Publication Type : Book Chapter
Publisher : Aravind Madhavan
Source : Wiley-Blackwell, 9781119434436
Url : https://onlinelibrary.wiley.com/doi/abs/10.1002/9781119434436.ch14
Campus : Kochi
School : School of Biotechnology
Department : biotechnology
Year : 2019
Abstract : The development of biorefineries directed to the production of fuels, chemicals, and energy is important to reduce economic dependence and environmental impacts of a petroleum-based economy. The last two decades have witnessed a fast industrialization and the surge in the energy demands that has compelled the energy sector to think beyond fossil fuels. The energy crisis and the need for a sustainable environment development shifted the energy spectrum toward biomass-based renewable energy generation. Alternate fuels like lignocellulosic ethanol can be produced and used for blending in gasoline and other applications for sustainable development. Saccharomyces sp. has been a fascinating yeast for fermentation processes since Ancient Greece, where it was used for wine making. There are several technical challenges with commonly used Saccharomyces sp. including: (i) does not convert pentose sugars; (ii) has low tolerance to alcohols, acids, and solvents; (iii) is very sensitive to inhibitors (e.g., furfural, 5-hydroxymethylfurfural, aromatics, etc.) generated during hydrolysis of agrowastes; and (iv) has fermentative stresses (e.g., pH). These limitations obstruct the process when agro-waste is used as a feedstock for biofuel production.
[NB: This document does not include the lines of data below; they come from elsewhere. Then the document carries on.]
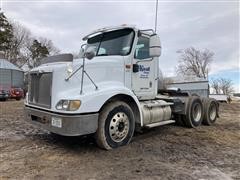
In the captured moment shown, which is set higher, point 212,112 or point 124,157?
point 212,112

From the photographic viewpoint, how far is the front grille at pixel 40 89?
4.63m

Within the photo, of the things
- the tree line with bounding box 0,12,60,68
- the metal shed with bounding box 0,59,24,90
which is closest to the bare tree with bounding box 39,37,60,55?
the tree line with bounding box 0,12,60,68

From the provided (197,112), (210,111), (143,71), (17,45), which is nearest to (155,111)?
(143,71)

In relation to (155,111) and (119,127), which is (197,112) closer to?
(155,111)

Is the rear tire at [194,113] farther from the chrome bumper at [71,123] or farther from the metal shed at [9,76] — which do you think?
the metal shed at [9,76]

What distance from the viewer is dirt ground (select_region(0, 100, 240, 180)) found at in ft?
12.1

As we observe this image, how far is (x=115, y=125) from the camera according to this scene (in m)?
4.88

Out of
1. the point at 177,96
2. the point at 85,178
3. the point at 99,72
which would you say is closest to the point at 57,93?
the point at 99,72

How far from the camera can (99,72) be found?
4949mm

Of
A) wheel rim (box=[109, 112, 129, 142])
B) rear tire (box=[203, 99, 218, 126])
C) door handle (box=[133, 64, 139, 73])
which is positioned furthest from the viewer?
rear tire (box=[203, 99, 218, 126])

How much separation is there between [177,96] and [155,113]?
1.95 metres

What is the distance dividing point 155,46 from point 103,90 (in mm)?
1665

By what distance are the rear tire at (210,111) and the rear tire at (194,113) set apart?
304 mm

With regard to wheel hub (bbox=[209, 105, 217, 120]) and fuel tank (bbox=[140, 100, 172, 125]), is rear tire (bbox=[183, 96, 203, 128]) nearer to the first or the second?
wheel hub (bbox=[209, 105, 217, 120])
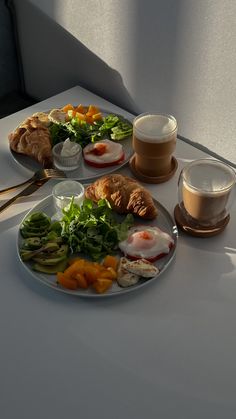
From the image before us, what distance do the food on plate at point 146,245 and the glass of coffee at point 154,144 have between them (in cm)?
21

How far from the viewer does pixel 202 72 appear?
1139 millimetres

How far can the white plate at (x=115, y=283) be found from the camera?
879mm

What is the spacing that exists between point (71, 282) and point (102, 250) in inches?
4.1

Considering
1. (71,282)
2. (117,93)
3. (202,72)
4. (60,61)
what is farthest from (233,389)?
(60,61)

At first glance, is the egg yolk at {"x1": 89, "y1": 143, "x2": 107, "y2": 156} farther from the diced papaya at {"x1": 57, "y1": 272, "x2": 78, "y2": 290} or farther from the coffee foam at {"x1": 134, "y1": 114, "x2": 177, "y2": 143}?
the diced papaya at {"x1": 57, "y1": 272, "x2": 78, "y2": 290}

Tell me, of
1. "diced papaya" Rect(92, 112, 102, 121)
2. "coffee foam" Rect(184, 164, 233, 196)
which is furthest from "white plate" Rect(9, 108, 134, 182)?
"coffee foam" Rect(184, 164, 233, 196)

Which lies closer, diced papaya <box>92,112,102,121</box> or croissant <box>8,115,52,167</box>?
croissant <box>8,115,52,167</box>

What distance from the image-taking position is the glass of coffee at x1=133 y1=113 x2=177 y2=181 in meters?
1.09

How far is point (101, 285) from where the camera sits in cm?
88

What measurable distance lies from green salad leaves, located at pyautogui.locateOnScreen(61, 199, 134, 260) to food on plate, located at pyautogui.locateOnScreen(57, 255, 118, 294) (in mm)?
45

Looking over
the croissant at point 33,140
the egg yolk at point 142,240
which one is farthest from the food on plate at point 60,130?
the egg yolk at point 142,240

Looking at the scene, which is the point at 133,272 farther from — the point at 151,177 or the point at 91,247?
the point at 151,177

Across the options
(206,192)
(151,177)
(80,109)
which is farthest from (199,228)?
(80,109)

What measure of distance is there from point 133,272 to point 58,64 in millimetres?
883
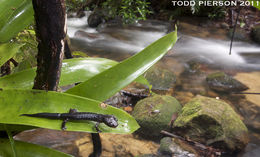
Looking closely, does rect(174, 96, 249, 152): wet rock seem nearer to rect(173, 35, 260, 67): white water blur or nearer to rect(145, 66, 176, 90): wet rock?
rect(145, 66, 176, 90): wet rock

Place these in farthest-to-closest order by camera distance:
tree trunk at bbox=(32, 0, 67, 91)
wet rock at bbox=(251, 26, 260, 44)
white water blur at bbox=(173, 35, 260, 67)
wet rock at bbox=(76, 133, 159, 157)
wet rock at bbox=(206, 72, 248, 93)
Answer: wet rock at bbox=(251, 26, 260, 44)
white water blur at bbox=(173, 35, 260, 67)
wet rock at bbox=(206, 72, 248, 93)
wet rock at bbox=(76, 133, 159, 157)
tree trunk at bbox=(32, 0, 67, 91)

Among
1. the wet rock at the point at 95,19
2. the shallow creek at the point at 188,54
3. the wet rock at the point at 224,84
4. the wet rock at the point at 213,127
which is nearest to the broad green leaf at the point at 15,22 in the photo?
the shallow creek at the point at 188,54

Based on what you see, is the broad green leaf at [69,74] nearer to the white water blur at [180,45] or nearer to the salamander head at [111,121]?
the salamander head at [111,121]

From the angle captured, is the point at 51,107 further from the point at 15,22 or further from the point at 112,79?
the point at 15,22

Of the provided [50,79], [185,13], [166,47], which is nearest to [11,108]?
[50,79]

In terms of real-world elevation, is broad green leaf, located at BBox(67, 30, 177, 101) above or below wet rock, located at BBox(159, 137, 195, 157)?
above

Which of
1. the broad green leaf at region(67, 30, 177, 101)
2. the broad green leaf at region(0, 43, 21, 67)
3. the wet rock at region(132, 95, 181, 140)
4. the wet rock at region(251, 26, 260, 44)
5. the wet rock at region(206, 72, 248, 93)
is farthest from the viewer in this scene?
the wet rock at region(251, 26, 260, 44)

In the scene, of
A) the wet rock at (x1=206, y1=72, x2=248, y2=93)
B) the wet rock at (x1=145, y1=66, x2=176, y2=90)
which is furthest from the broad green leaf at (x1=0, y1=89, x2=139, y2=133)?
the wet rock at (x1=206, y1=72, x2=248, y2=93)
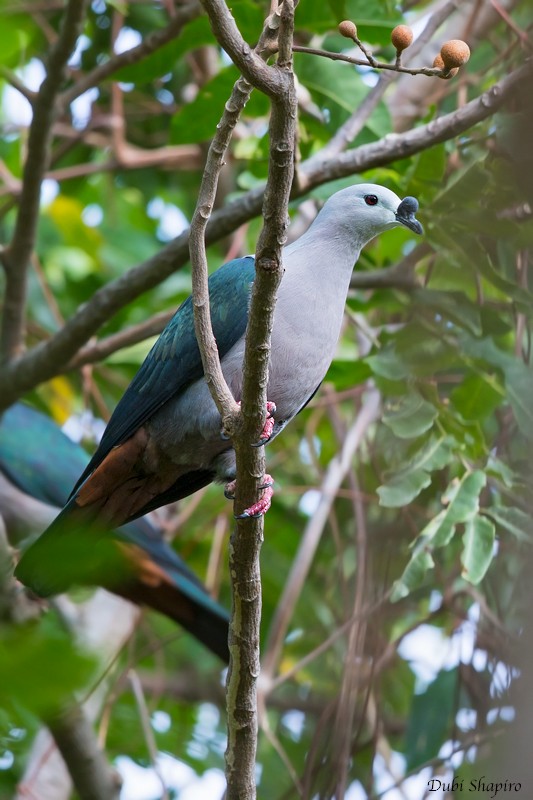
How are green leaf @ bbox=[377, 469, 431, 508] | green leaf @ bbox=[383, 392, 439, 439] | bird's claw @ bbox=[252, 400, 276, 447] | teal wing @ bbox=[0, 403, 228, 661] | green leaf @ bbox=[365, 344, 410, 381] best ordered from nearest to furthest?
bird's claw @ bbox=[252, 400, 276, 447]
green leaf @ bbox=[377, 469, 431, 508]
green leaf @ bbox=[383, 392, 439, 439]
green leaf @ bbox=[365, 344, 410, 381]
teal wing @ bbox=[0, 403, 228, 661]

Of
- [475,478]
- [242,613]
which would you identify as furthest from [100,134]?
[242,613]

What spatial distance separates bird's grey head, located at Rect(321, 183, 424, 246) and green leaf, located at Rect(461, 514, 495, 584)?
0.92 m

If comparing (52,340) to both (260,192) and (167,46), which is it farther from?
(167,46)

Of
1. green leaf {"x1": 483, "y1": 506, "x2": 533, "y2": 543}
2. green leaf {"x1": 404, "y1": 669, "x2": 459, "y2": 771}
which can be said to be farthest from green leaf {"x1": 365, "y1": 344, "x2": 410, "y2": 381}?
green leaf {"x1": 404, "y1": 669, "x2": 459, "y2": 771}

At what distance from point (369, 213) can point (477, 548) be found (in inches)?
41.4

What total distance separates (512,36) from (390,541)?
209cm

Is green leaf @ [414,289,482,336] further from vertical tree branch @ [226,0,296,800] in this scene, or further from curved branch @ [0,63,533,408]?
vertical tree branch @ [226,0,296,800]

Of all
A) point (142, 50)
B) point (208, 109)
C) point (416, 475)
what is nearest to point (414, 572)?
point (416, 475)

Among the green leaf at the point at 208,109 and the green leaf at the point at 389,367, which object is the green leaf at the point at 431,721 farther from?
the green leaf at the point at 208,109

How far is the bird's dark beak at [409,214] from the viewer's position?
9.71 feet

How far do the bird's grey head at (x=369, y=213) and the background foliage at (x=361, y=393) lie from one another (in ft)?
0.89

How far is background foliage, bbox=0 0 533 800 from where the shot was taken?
3.12m

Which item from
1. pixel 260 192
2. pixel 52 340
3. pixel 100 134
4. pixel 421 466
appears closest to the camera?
pixel 421 466

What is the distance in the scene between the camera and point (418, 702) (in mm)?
4125
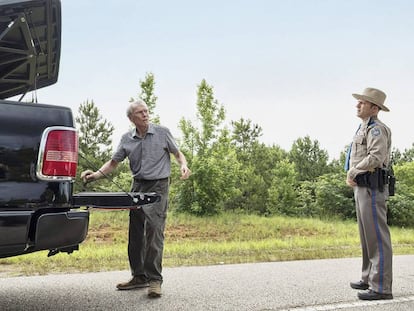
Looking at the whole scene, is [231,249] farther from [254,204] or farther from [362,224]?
[254,204]

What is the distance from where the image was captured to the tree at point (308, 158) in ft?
134

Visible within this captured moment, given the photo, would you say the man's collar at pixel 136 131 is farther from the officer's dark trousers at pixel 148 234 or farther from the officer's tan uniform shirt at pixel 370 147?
the officer's tan uniform shirt at pixel 370 147

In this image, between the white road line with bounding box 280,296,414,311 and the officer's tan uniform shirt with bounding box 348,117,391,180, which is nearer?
the white road line with bounding box 280,296,414,311

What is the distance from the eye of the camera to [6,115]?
8.21 ft

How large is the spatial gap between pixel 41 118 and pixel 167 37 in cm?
1829

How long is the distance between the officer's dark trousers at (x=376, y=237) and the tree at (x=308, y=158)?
3727 cm

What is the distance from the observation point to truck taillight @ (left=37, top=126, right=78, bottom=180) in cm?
259

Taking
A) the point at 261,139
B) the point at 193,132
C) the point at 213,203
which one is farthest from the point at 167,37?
the point at 261,139

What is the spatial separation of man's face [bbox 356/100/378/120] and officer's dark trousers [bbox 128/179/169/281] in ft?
5.96

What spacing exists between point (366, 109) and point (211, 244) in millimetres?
6054

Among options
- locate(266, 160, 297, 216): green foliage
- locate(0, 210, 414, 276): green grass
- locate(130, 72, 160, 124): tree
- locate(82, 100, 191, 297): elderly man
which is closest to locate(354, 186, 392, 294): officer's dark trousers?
locate(82, 100, 191, 297): elderly man

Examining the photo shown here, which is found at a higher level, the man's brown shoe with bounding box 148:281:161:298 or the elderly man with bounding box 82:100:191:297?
the elderly man with bounding box 82:100:191:297

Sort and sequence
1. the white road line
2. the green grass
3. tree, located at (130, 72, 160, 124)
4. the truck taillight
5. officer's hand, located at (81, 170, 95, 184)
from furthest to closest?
tree, located at (130, 72, 160, 124) < the green grass < officer's hand, located at (81, 170, 95, 184) < the white road line < the truck taillight

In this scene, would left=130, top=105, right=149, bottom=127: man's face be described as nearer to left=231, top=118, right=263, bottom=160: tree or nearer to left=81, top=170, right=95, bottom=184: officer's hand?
left=81, top=170, right=95, bottom=184: officer's hand
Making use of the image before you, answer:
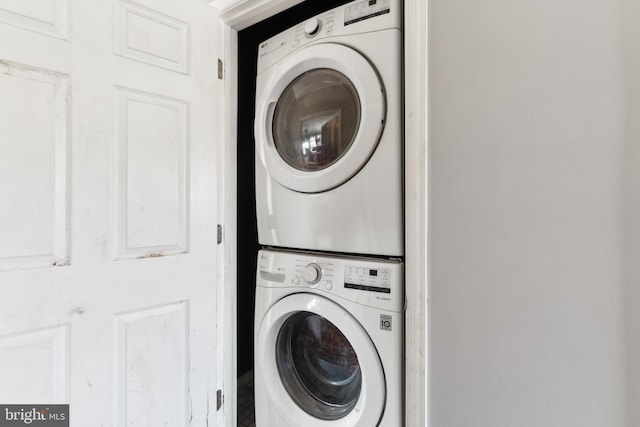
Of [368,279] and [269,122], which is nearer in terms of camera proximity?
[368,279]

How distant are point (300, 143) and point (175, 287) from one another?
732 millimetres

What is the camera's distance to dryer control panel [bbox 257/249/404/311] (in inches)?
38.7

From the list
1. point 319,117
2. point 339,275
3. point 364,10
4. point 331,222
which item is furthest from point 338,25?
point 339,275

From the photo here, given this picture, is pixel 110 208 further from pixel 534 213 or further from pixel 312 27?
pixel 534 213

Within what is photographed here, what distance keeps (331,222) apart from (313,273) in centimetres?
19

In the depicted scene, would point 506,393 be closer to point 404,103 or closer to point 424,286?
point 424,286

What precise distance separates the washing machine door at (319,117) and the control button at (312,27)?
6 centimetres

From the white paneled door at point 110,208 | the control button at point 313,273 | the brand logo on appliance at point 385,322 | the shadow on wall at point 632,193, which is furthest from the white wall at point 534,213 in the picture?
the white paneled door at point 110,208

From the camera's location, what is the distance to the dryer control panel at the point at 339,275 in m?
0.98

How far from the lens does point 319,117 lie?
1208 millimetres

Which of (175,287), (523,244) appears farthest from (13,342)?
(523,244)

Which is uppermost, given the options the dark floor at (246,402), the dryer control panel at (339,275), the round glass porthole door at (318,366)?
the dryer control panel at (339,275)

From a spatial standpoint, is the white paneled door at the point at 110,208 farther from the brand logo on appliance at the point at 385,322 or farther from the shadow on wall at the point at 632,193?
the shadow on wall at the point at 632,193

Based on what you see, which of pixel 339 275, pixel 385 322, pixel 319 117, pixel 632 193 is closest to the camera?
pixel 632 193
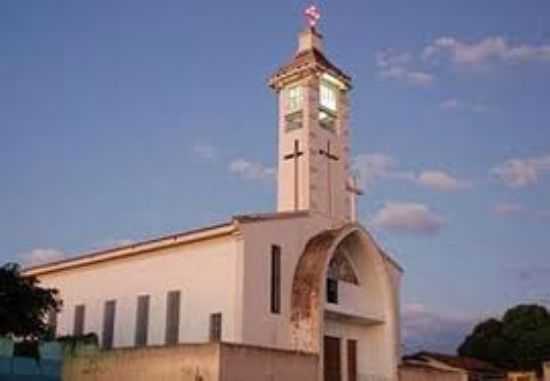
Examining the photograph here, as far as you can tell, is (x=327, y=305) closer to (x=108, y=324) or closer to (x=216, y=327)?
(x=216, y=327)

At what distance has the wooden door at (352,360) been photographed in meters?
32.7

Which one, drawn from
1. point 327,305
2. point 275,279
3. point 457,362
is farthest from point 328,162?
point 457,362

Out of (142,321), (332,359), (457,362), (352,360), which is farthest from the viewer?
(457,362)

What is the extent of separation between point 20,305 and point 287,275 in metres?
9.66

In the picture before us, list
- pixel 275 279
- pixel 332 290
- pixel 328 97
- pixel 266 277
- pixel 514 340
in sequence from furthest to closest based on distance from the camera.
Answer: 1. pixel 514 340
2. pixel 328 97
3. pixel 332 290
4. pixel 275 279
5. pixel 266 277

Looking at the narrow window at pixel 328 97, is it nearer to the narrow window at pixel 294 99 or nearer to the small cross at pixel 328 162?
the narrow window at pixel 294 99

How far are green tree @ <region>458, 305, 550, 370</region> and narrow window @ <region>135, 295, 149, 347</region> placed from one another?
30003mm

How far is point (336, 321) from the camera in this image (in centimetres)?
A: 3334

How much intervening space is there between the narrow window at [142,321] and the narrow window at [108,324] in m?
1.59

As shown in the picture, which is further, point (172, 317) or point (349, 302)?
point (349, 302)

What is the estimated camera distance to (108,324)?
108 ft

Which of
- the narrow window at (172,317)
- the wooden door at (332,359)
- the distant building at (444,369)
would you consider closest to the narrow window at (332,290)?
the wooden door at (332,359)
These challenges can be overcome by taking systems approaches using state-of-the-art tools of systems biology, synthetic biology, and evolutionary engineering in the context of industrial bioprocess along with strain adaptation strategies. This chapter focuses on recent developments of yeast biotechnology by strain adaptation and strain development.
Cite this Research Publication : Aravind Madhavan, Raveendran Sindhu, K B Arun, Ashok Pandey, Parameswaran Binod and Edgard Gnansounou. 2019. Advancement in biofuel production by strain development in yeast from lignocellulosic biomass. In “Bioprocessing for food Food Ingredient Production”, Editor- Gustavo Molina, Wiley-Blackwell, 9781119434436.